= SUPPLIED INFORMATION =
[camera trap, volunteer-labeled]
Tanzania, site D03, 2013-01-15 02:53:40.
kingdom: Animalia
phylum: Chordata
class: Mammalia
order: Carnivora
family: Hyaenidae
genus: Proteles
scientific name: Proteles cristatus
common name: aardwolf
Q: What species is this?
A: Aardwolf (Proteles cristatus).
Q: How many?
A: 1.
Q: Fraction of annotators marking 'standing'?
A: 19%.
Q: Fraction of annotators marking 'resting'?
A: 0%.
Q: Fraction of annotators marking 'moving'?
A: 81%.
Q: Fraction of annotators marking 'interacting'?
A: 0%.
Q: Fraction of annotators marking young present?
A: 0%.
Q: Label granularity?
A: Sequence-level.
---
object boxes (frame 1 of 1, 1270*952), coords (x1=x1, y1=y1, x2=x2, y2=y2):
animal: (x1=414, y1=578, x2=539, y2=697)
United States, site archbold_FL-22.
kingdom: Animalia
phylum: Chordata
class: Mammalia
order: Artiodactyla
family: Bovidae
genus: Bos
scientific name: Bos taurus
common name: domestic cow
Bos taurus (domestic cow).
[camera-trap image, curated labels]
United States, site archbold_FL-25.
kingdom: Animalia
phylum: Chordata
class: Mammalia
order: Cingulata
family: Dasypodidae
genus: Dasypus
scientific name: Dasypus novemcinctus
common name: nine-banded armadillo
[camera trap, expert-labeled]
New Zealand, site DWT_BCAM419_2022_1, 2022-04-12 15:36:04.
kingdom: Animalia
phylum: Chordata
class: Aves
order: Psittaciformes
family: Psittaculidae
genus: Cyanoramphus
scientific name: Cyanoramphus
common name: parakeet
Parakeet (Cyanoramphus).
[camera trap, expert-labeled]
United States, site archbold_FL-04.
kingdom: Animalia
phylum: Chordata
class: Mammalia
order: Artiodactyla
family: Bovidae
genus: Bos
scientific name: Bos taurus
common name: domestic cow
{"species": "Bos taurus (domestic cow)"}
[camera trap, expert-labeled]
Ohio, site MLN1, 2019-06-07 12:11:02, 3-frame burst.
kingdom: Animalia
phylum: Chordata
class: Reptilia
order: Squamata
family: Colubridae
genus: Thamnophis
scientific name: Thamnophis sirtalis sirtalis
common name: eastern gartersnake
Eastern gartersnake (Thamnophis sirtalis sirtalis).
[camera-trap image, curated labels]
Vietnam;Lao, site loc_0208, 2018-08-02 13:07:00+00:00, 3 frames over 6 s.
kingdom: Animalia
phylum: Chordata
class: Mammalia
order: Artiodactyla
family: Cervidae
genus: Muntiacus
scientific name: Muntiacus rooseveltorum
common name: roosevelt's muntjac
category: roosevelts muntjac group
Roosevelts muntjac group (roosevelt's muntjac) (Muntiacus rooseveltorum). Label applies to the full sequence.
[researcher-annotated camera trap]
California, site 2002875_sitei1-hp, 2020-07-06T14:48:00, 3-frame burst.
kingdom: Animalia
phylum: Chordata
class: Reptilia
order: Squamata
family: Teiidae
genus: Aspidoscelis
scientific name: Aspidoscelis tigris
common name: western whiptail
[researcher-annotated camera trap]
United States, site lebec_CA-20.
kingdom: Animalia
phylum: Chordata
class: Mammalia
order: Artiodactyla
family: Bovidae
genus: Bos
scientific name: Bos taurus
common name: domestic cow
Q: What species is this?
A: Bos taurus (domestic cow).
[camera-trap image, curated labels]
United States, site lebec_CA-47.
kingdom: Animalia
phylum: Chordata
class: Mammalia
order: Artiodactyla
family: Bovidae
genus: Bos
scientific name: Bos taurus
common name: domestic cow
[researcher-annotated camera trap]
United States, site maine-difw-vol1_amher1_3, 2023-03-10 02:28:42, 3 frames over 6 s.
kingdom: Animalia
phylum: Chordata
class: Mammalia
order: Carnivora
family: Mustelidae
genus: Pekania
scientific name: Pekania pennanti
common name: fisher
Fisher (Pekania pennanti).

= WORK REQUEST =
Your answer should consist of the lines above that hold the word "scientific".

= RESULT OF THE TASK =
scientific name: Proteles cristatus
scientific name: Bos taurus
scientific name: Dasypus novemcinctus
scientific name: Cyanoramphus
scientific name: Bos taurus
scientific name: Thamnophis sirtalis sirtalis
scientific name: Muntiacus rooseveltorum
scientific name: Aspidoscelis tigris
scientific name: Bos taurus
scientific name: Bos taurus
scientific name: Pekania pennanti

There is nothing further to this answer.